Gonionota paravexillata

Scientific classification
- Domain: Eukaryota
- Kingdom: Animalia
- Phylum: Arthropoda
- Class: Insecta
- Order: Lepidoptera
- Family: Depressariidae
- Genus: Gonionota
- Species: G. paravexillata
- Binomial name: Gonionota paravexillata J. F. G. Clarke, 1971

= Gonionota paravexillata =

- Authority: J. F. G. Clarke, 1971

Species of moth

Gonionota paravexillata is a moth in the family Depressariidae. It was described by John Frederick Gates Clarke in 1971. It is found in Venezuela.

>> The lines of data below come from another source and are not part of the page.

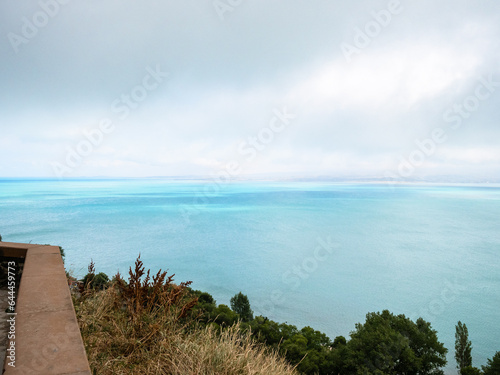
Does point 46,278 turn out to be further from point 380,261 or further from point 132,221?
point 132,221

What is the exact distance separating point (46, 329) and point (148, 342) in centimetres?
154

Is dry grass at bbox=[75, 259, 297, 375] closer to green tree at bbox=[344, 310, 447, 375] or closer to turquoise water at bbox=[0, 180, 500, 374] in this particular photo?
green tree at bbox=[344, 310, 447, 375]

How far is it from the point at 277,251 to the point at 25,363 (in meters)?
46.4

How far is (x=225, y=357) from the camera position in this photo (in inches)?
122

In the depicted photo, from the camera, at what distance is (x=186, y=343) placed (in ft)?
10.8

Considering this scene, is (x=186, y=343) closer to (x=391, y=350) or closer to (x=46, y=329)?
(x=46, y=329)

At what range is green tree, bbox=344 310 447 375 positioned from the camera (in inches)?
192

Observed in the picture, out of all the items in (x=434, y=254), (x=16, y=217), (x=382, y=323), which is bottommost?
(x=16, y=217)

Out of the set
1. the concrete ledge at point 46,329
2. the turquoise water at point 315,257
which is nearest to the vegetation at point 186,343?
the concrete ledge at point 46,329

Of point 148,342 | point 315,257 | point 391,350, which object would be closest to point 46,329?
point 148,342

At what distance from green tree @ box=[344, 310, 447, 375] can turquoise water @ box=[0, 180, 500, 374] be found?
51.1ft

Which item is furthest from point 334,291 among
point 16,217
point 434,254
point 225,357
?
point 16,217

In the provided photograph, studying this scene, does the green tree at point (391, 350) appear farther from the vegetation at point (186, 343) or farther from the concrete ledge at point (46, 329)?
the concrete ledge at point (46, 329)

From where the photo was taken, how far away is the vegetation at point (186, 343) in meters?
3.00
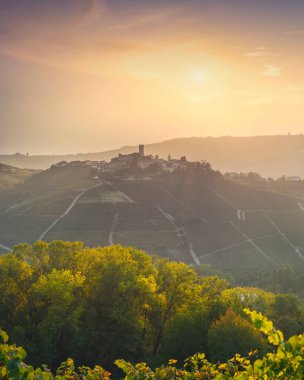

The wingspan is about 17 mm. The forewings are snuff brown. From the basal third of the costa a broad scarlet fascia curves inwardly and broadens to the base of the wing. The scarlet band is mixed with orange and a few sepia scales across the fold and the fascia is bordered outwardly by an ill-defined sepia line. On the costa, just beyond the apical third, is a sharply defined, small white triangle from which arises an ill-defined, outwardly curved, narrow, sepia fascia which extends to the dorsum at the tornus. At the end of the cell is a small white dot preceded and followed by a few fuscous scales. The dorsum is narrowly edged fuscous. The hindwings are snuff brown, slightly darker toward the apex, buff between the cell and costa.